# Assignment
Extract the complete listing and output it unchanged.
════════════════
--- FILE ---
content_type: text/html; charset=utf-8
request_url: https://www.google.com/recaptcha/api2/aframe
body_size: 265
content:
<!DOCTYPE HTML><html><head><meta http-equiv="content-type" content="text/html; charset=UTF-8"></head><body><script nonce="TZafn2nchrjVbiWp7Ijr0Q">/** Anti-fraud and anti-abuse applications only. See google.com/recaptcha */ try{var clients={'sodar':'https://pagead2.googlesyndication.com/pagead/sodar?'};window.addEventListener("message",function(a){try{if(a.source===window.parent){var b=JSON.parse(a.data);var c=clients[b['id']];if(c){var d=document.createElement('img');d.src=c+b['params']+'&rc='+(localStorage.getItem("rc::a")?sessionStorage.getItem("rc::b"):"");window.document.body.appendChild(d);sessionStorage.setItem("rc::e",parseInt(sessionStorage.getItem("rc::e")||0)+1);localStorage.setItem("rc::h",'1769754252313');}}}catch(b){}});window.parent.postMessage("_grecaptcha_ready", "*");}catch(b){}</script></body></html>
════════════════
# Your solution
--- FILE ---
content_type: text/html; charset=utf-8
request_url: https://www.google.com/recaptcha/api2/aframe
body_size: 265
content:
<!DOCTYPE HTML><html><head><meta http-equiv="content-type" content="text/html; charset=UTF-8"></head><body><script nonce="TZafn2nchrjVbiWp7Ijr0Q">/** Anti-fraud and anti-abuse applications only. See google.com/recaptcha */ try{var clients={'sodar':'https://pagead2.googlesyndication.com/pagead/sodar?'};window.addEventListener("message",function(a){try{if(a.source===window.parent){var b=JSON.parse(a.data);var c=clients[b['id']];if(c){var d=document.createElement('img');d.src=c+b['params']+'&rc='+(localStorage.getItem("rc::a")?sessionStorage.getItem("rc::b"):"");window.document.body.appendChild(d);sessionStorage.setItem("rc::e",parseInt(sessionStorage.getItem("rc::e")||0)+1);localStorage.setItem("rc::h",'1769754252313');}}}catch(b){}});window.parent.postMessage("_grecaptcha_ready", "*");}catch(b){}</script></body></html>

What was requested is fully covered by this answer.